_EXTRACTED TEXT_:
This is a new style of article. Actually, it’s not even an article.
This is an email conversation that I had with Coach JC Smith, a local basketball coach. When Coach JC reached out to me, I also included Josh Petchel in the response. Josh has been training athletes in Phoenix, AZ, and I reach out to him periodically for advice.
I found that our responses to Coach JC’s question were worth sharing. Enjoy!
–Enter Coach JC–
I’ve been trying to find information to determine if lifting or training should happen before or after developing basketball specific skills? Maybe this is personal preference, but it would be nice to get some concrete evidence. There’s very little if any research on the sites I am looking at, even through NIH research engines.
Maybe we can combine resources for this?
I know my preference is to lift/train after I shoot or work on skill acquisition.
–From Me to Coach JC and Josh–
What up guys. First, the intro.
JC – I’ve included my buddy Josh Petchel in this response. Josh and I interned together at EXOS in Dallas, and our training philosophies are similar. He’s been doing big things out in Phoenix with the athletes he’s been training out there. I’m very interested in what his experience says on this topic.
Josh – Coach JC is a local basketball coach. He runs private skill sessions, and has very high level and succinct training regimens. I love the way he trains. Furthermore, he has an academic background in Exercise. He and I collaborated with his basketball athletes last fall. I would run his kids through warm-ups, plyometric, and movement training, and then he would run the skill session after. It’s rare to find a coach that has the desire and awareness to improve the physical capacities AND the skill set of his athletes the way Coach JC does.

_DATASET RECORDS_:
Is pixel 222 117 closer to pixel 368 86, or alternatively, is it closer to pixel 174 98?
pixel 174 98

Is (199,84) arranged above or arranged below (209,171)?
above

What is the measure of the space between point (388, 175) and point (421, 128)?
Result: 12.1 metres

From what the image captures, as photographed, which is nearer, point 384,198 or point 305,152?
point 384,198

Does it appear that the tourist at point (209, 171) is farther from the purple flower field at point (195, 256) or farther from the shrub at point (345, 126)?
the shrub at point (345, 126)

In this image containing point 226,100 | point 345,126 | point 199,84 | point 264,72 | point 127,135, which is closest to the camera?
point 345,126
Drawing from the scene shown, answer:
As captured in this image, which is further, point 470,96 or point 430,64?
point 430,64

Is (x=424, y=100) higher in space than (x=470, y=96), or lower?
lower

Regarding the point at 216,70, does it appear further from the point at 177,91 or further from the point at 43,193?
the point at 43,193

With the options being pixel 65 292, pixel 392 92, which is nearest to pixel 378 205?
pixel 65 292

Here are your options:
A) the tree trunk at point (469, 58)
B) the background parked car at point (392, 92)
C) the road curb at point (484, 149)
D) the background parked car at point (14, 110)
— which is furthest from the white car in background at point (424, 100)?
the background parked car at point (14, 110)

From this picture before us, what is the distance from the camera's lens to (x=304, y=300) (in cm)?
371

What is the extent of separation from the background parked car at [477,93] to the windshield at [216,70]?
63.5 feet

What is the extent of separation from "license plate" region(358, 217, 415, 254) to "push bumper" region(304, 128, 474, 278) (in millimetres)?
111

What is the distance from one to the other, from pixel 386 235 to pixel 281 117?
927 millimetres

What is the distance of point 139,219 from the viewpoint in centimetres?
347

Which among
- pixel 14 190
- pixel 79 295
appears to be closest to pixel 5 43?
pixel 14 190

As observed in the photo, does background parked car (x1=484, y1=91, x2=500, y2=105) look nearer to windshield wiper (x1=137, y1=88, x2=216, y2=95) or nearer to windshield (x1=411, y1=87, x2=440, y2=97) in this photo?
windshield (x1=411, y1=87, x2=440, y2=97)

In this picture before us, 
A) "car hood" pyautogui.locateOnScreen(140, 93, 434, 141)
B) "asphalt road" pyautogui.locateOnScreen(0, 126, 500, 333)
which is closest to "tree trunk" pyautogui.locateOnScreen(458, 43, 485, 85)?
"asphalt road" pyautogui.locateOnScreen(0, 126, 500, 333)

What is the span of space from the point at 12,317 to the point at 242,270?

_PROBLEMS AND TASKS_:
A) Answer these questions about the email conversation on basketball training:
(i) Where has Josh Petchel been training athletes?
(ii) Where did the writer and Josh intern together?
(iii) When does Coach JC prefer to lift or train?
B) Can you render the rows, from the line with "Regarding the point" through the end of the rows, as a Markdown table with the columns No. and Line? Number each line and leave out blank lines.

_EXERCISE SOLUTIONS_:
A)
(i) Phoenix, AZ
(ii) EXOS in Dallas
(iii) After shooting or working on skill acquisition

B)
| No. | Line |
|---|---|
| 1 | Regarding the point at 216,70, does it appear further from the point at 177,91 or further from the point at 43,193? |
| 2 | the point at 43,193 |
| 3 | With the options being pixel 65 292, pixel 392 92, which is nearest to pixel 378 205? |
| 4 | pixel 65 292 |
| 5 | Here are your options: |
| 6 | A) the tree trunk at point (469, 58) |
| 7 | B) the background parked car at point (392, 92) |
| 8 | C) the road curb at point (484, 149) |
| 9 | D) the background parked car at point (14, 110) |
| 10 | — which is furthest from the white car in background at point (424, 100)? |
| 11 | the background parked car at point (14, 110) |
| 12 | From this picture before us, what is the distance from the camera's lens to (x=304, y=300) (in cm)? |
| 13 | 371 |
| 14 | What is the extent of separation from the background parked car at [477,93] to the windshield at [216,70]? |
| 15 | 63.5 feet |
| 16 | What is the extent of separation from "license plate" region(358, 217, 415, 254) to "push bumper" region(304, 128, 474, 278) (in millimetres)? |
| 17 | 111 |
| 18 | What is the distance from one to the other, from pixel 386 235 to pixel 281 117? |
| 19 | 927 millimetres |
| 20 | What is the distance of point 139,219 from the viewpoint in centimetres? |
| 21 | 347 |
| 22 | Which among |
| 23 | - pixel 14 190 |
| 24 | - pixel 79 295 |
| 25 | appears to be closest to pixel 5 43? |
| 26 | pixel 14 190 |
| 27 | As observed in the photo, does background parked car (x1=484, y1=91, x2=500, y2=105) look nearer to windshield wiper (x1=137, y1=88, x2=216, y2=95) or nearer to windshield (x1=411, y1=87, x2=440, y2=97) in this photo? |
| 28 | windshield (x1=411, y1=87, x2=440, y2=97) |
| 29 | In this picture before us,  |
| 30 | A) "car hood" pyautogui.locateOnScreen(140, 93, 434, 141) |
| 31 | B) "asphalt road" pyautogui.locateOnScreen(0, 126, 500, 333) |
| 32 | which is closest to "tree trunk" pyautogui.locateOnScreen(458, 43, 485, 85)? |
| 33 | "asphalt road" pyautogui.locateOnScreen(0, 126, 500, 333) |
| 34 | What is the span of space from the point at 12,317 to the point at 242,270? |